▶ **Information shown**:
## Start

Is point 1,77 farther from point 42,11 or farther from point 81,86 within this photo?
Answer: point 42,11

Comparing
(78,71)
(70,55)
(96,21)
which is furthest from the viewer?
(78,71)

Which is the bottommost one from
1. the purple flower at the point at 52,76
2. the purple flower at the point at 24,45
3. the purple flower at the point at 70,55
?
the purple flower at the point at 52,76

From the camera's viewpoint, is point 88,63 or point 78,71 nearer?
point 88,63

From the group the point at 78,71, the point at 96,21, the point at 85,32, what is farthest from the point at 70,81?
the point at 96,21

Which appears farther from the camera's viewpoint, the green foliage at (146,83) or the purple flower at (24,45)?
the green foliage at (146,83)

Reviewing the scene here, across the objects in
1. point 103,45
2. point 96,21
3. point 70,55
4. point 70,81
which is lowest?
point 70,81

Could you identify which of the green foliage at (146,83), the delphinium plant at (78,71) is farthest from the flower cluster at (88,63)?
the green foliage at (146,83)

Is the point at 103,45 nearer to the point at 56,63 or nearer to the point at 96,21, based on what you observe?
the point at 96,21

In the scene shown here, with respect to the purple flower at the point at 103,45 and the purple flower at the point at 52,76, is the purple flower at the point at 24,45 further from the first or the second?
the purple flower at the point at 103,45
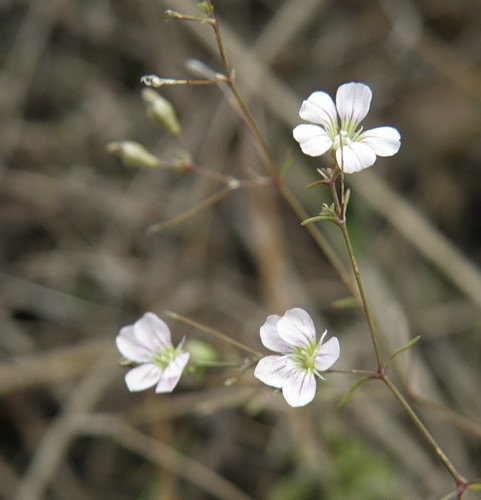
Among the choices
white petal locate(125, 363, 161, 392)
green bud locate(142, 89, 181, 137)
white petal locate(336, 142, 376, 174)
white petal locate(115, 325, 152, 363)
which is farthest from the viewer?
green bud locate(142, 89, 181, 137)

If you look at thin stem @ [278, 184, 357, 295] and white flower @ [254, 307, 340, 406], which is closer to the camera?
white flower @ [254, 307, 340, 406]

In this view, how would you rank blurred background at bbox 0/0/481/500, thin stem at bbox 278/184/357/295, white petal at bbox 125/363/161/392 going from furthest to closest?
blurred background at bbox 0/0/481/500 → thin stem at bbox 278/184/357/295 → white petal at bbox 125/363/161/392

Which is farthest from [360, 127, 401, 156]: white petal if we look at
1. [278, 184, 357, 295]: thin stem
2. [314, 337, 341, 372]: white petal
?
[314, 337, 341, 372]: white petal

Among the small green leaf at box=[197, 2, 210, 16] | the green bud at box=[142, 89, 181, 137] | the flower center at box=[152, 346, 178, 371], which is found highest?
the small green leaf at box=[197, 2, 210, 16]

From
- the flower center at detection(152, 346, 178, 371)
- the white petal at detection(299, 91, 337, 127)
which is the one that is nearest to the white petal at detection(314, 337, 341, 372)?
the flower center at detection(152, 346, 178, 371)

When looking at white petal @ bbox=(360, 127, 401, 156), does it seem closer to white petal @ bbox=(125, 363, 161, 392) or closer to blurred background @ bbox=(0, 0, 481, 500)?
white petal @ bbox=(125, 363, 161, 392)

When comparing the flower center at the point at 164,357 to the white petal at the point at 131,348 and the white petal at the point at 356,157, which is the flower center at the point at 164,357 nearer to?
the white petal at the point at 131,348

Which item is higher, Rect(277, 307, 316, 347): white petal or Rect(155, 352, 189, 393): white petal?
Rect(277, 307, 316, 347): white petal
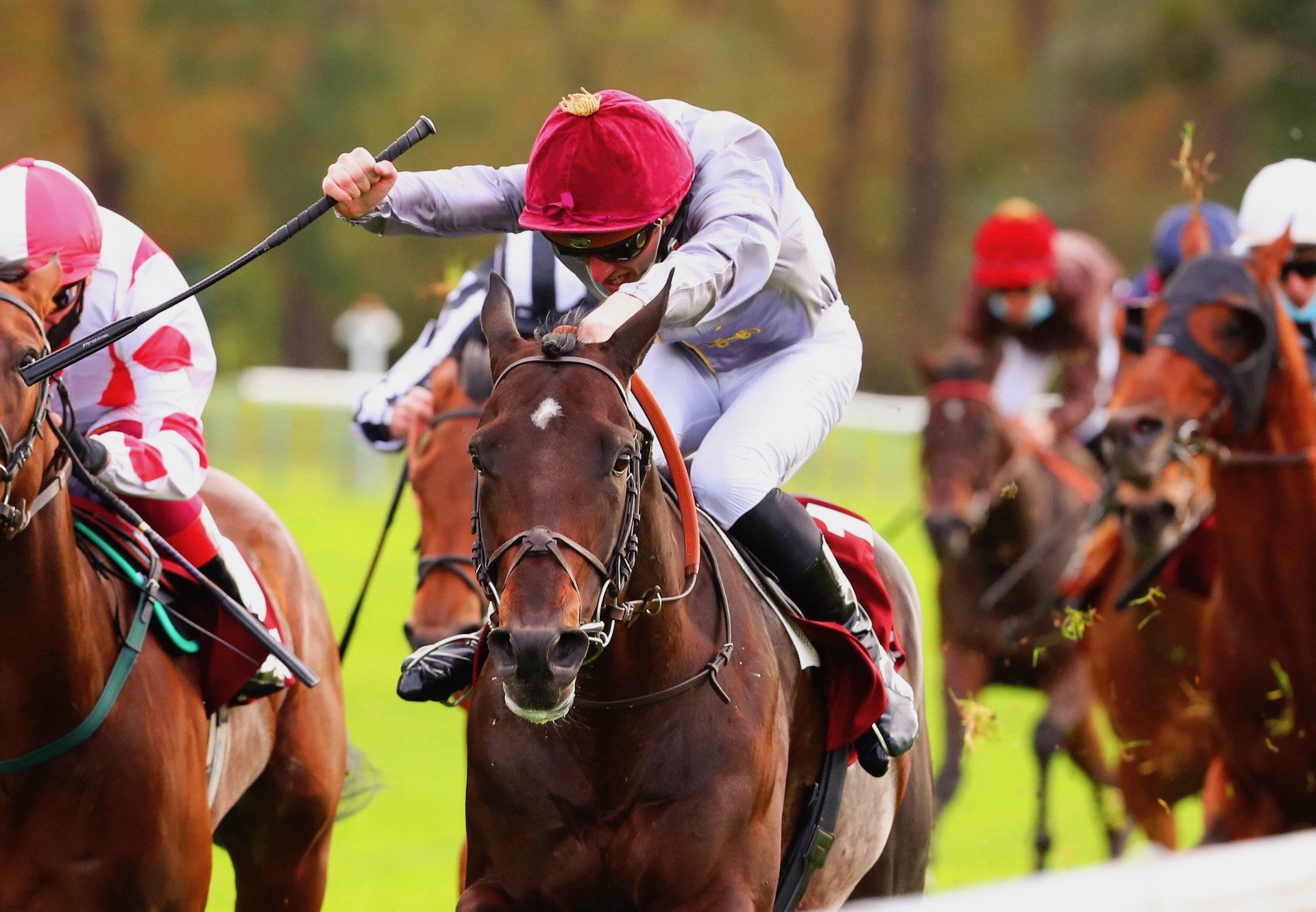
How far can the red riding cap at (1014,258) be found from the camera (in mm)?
9672

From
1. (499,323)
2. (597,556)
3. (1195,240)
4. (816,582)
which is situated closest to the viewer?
(597,556)

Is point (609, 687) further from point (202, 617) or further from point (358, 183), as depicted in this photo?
point (202, 617)

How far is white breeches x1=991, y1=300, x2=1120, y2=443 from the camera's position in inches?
374

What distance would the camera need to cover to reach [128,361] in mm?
4301

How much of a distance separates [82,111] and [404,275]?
484cm

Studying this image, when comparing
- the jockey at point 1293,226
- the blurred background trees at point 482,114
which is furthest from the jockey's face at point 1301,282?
the blurred background trees at point 482,114

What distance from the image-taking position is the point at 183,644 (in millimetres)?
4324

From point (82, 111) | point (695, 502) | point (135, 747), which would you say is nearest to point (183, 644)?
point (135, 747)

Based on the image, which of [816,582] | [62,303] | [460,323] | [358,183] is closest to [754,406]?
[816,582]

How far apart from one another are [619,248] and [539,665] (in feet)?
3.33

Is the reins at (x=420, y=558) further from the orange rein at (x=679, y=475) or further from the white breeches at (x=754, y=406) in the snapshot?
the orange rein at (x=679, y=475)

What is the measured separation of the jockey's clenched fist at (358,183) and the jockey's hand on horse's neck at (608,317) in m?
0.63

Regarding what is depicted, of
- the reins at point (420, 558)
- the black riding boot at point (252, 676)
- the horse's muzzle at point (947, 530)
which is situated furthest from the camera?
the horse's muzzle at point (947, 530)

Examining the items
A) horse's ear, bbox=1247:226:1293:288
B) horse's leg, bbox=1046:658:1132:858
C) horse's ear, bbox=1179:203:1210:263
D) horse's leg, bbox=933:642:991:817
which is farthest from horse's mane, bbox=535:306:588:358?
horse's leg, bbox=1046:658:1132:858
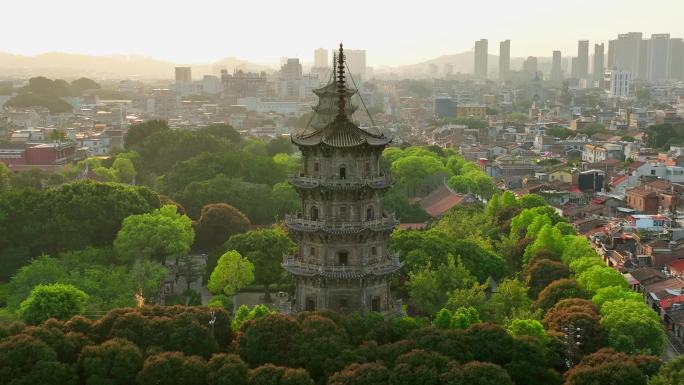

## End

▶ **Request**: Please count the lines in the records above that contain the word "here", and reply with the number alone.

▶ **Task answer**: 2